What you have to do = In the excerpt about caring for a spastic hand, reproduce the portion starting with "All this slimy" and going on through "boot, but I do.".

Document excerpt =
*** Block opens ***

All this slimy goo building up on my arm, besides the smell, can cause skin break down if not removed. Most days, I can manipulate my fingers by myself, but with my wrist in a fixed 90 degree flexed state makes it impossible to cut my nails as I once did. So what do I do? I pick at them. Yes, they aren't pretty, but most of the time they are curled into my palm anyhow. My nails, from constantly being in a warm, moist environment, are now thin and soft. For this, I'm thankful. Madge, from Palmolive dish detergent fame, be hanged. Notice she only puts the finger nails into the Palmolive to soften them before a manicure. Yes, I know. I'm aging myself referencing a 1960-70s ad. By hey, I'm an older person. Get over it. It's hard to imagine that with all that goo constantly in my hand I still have dry skin to boot, but I do.

Now my hand isn't always spastic in a fist closed fashion. Since the fingers will move, sometimes I become spastic in a witch's craw. Every joint hyper extends in the opposite of normal. Yes, I had the ability to do this before my strokes at will. Every couple of months, the hand will relax as pictured like this morning. Although the spasticity will persist in the wrist, the fingers are pliable and I can voluntarily move them a little. Oh happy hours~ because at the most that's how long it will last. It's a mini spa day at the Murphey Saga house. I'll break out my soft loofah and being careful not to touch the center of my palm, I'll scrub everywhere else. Touching the center of the palm reflex will cause the hand to close into a fist. I am also careful not too extend my wrist too much because this will cause the spasticity to return. It will be awkward trying to get at places but it sure beats a closed fist. I'll immerse the hand in warm water to rinse the dead skin and sweat away. Oh heaven! The hand is actually clean!

*** Block closes ***

Exercise data =
*** Block opens ***

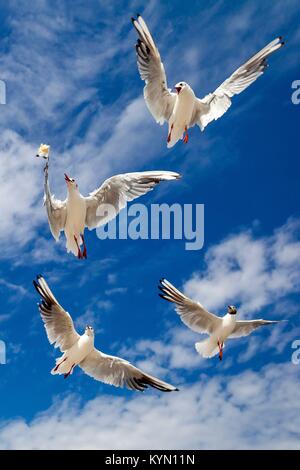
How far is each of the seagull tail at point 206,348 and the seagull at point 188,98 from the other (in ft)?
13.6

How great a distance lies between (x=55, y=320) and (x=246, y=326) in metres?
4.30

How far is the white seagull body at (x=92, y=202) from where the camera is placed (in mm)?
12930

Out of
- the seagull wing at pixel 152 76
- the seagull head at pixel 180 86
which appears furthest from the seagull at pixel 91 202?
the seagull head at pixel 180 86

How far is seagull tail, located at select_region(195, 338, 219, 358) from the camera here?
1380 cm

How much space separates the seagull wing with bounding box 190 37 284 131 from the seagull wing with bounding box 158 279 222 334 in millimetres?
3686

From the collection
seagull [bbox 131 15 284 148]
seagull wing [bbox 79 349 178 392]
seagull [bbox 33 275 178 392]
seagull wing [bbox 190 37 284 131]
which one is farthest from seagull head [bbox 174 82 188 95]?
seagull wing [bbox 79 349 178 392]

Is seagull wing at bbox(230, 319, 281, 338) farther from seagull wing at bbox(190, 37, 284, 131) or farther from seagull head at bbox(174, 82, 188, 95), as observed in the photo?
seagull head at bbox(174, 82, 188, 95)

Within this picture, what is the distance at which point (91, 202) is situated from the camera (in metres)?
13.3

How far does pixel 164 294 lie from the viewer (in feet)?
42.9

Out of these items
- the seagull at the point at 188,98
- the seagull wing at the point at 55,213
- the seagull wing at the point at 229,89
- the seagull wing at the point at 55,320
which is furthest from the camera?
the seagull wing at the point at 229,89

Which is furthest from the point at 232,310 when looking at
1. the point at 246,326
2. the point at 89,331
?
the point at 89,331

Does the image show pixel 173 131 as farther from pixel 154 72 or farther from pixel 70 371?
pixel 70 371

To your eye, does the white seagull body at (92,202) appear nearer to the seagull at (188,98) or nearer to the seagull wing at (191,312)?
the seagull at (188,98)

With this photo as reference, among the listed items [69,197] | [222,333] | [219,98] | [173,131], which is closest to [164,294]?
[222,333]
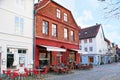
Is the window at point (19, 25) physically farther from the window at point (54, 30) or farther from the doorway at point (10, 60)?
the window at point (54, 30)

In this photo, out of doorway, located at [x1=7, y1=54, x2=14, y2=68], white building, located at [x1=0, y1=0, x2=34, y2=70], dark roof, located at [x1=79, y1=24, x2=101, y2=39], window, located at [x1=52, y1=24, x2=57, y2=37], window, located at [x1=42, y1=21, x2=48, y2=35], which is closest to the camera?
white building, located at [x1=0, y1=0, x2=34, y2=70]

*** Block closes ***
*** Block opens ***

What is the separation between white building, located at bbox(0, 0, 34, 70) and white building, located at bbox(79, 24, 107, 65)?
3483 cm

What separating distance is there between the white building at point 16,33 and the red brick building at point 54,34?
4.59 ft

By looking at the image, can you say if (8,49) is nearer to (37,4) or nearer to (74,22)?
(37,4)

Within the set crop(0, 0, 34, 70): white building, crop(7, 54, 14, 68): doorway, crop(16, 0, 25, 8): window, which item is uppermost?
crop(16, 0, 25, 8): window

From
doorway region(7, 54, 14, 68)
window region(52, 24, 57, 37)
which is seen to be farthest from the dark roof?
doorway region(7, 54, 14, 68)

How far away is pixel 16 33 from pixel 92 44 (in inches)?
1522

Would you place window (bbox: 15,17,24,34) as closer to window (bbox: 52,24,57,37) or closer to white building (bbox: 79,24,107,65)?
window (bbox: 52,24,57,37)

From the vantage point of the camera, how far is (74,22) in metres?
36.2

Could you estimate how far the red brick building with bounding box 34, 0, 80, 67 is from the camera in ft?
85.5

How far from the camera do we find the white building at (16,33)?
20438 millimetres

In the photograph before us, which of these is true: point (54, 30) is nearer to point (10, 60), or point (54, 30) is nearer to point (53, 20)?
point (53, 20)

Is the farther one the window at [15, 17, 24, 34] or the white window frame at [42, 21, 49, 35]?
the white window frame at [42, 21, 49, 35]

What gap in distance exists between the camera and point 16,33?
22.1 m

*** Block closes ***

Exercise solution =
All this slimy goo building up on my arm, besides the smell, can cause skin break down if not removed. Most days, I can manipulate my fingers by myself, but with my wrist in a fixed 90 degree flexed state makes it impossible to cut my nails as I once did. So what do I do? I pick at them. Yes, they aren't pretty, but most of the time they are curled into my palm anyhow. My nails, from constantly being in a warm, moist environment, are now thin and soft. For this, I'm thankful. Madge, from Palmolive dish detergent fame, be hanged. Notice she only puts the finger nails into the Palmolive to soften them before a manicure. Yes, I know. I'm aging myself referencing a 1960-70s ad. By hey, I'm an older person. Get over it. It's hard to imagine that with all that goo constantly in my hand I still have dry skin to boot, but I do.